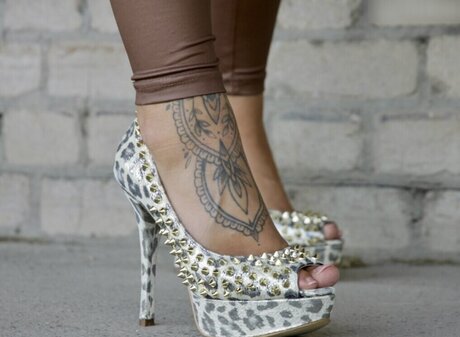 mature squirt onlyfans hot porn images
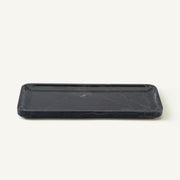 Noiret Tray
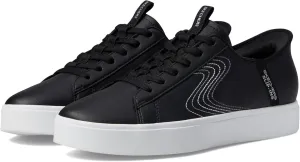 Skechers Women's Eden Lx Slip ins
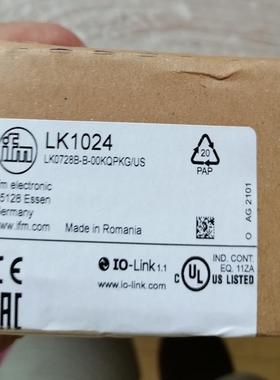 OY009S PS4408 OY114S PM178(议价）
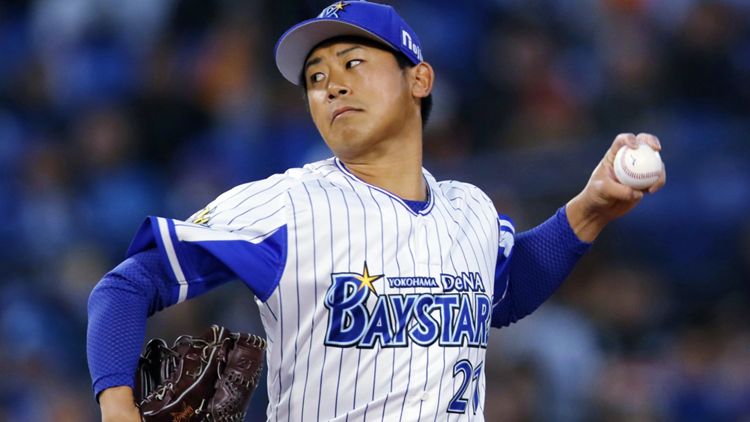 2020-06-08-npb-DeNA-IMANAGA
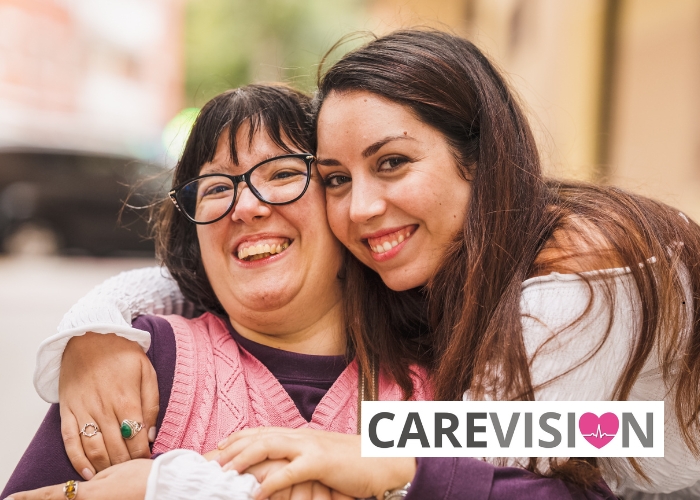 Care Management Software for NDIS Service Providers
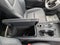 2024 Lexus RX 350 RX 350 PREMIUM AWD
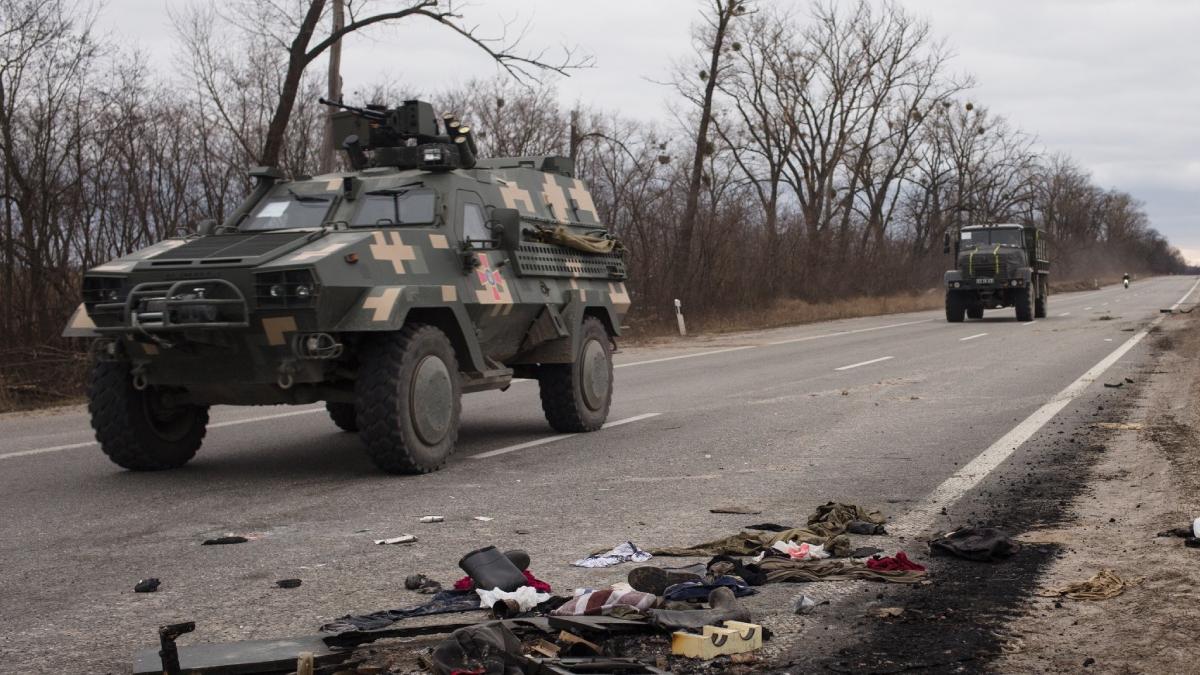 ministerul apararii rusia distrugere cadavre militari morti razboi ucraina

### Directions
Reproduce these records exactly, but not the pictures.

### Solution for this problem
 mature squirt onlyfans hot porn images
 Noiret Tray
 Skechers Women's Eden Lx Slip ins
 OY009S PS4408 OY114S PM178(议价）
 2020-06-08-npb-DeNA-IMANAGA
 Care Management Software for NDIS Service Providers
 2024 Lexus RX 350 RX 350 PREMIUM AWD
 ministerul apararii rusia distrugere cadavre militari morti razboi ucraina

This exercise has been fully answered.